There are distinct advantages and
disadvantages to my new, tiny, battery-saving device. You may only record one
loop. There is no sound-on-sound available with this technology for now. But, if
you unplug your cables, take out the battery, and bury it for a hundred years,
the last loop you recorded will still be there when you drag yourself out of the
grave and plug it in for the centennial resurrection gig. That’s because it uses
really bizarre technology that literally crams analog signals into static
digital storage cells without a-to-d conversion. That’s right… THERE IS NO
ANALOG TO DIGITAL CONVERSION. It’s pure analog storage, just like the old
bucket-brigade technology, for 20 seconds straight. It would take 25 800ms
analog delay pedals to hold the loop that this thing can play. For those of you
who know how an a-to-d converter works, I offer this brief explanation: Inside
the big fat chip, the voltage of the analog signal is sampled thousands of times
per second and stored in sample-and-hold cells. The voltages of these individual
cells are transferred using a horrifying silicon machine that squirts charge
(something like a caulk-gun) into digital storage cells normally designed to
hold ones and zeros.
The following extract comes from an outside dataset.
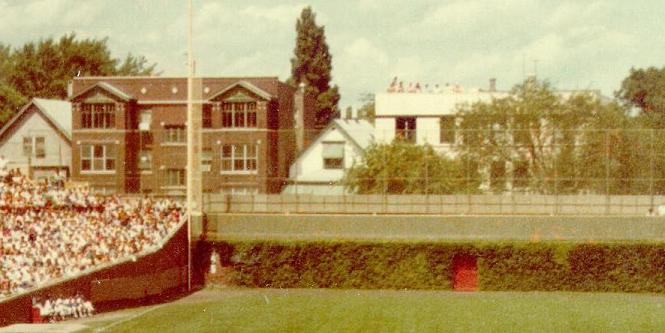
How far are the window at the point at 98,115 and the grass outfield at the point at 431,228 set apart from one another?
2212 cm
When the circuitry decides that the voltage in the cell is
close enough to the sampled voltage (who can predict?) it moves on to do it
again. It’s like some kind of electronic Russian roulette, where the recording
may or may not be accurate when compared with the original, but at least no
computer ever puts its paws on the signal. Dig? There are no computers and no
a-to-d conversion chips in this pedal!